## WORK ORDER
Beginning at the line containing "common name: plains zebra", print every line until the records end, keeping each exactly as it is.

## SOURCE MATERIAL
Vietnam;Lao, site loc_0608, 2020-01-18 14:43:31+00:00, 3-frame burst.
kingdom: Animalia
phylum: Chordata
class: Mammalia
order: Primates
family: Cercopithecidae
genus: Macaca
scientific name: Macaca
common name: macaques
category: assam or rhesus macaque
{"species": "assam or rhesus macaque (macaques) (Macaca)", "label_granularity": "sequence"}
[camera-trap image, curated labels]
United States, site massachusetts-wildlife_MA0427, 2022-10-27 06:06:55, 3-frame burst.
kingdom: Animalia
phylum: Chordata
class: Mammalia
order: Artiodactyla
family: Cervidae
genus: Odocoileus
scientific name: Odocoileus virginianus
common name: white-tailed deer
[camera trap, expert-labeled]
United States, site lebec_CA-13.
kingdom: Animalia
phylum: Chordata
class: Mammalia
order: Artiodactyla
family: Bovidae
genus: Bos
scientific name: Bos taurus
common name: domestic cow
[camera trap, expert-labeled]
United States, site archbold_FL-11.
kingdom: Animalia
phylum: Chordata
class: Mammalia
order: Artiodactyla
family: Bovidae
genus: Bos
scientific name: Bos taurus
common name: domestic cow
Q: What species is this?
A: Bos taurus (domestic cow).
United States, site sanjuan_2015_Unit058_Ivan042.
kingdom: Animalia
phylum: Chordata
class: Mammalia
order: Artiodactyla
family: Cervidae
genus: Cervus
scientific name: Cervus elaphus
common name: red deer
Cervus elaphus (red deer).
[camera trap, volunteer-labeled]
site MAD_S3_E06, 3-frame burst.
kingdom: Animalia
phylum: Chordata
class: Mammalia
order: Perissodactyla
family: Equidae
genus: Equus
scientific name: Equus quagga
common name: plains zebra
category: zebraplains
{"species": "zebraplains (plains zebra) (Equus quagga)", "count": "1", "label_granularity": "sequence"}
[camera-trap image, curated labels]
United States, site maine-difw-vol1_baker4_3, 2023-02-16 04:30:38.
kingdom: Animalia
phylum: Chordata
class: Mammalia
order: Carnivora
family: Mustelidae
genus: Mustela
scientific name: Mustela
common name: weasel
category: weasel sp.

## WRITTEN SOLUTION
common name: plains zebra
category: zebraplains
{"species": "zebraplains (plains zebra) (Equus quagga)", "count": "1", "label_granularity": "sequence"}
[camera-trap image, curated labels]
United States, site maine-difw-vol1_baker4_3, 2023-02-16 04:30:38.
kingdom: Animalia
phylum: Chordata
class: Mammalia
order: Carnivora
family: Mustelidae
genus: Mustela
scientific name: Mustela
common name: weasel
category: weasel sp.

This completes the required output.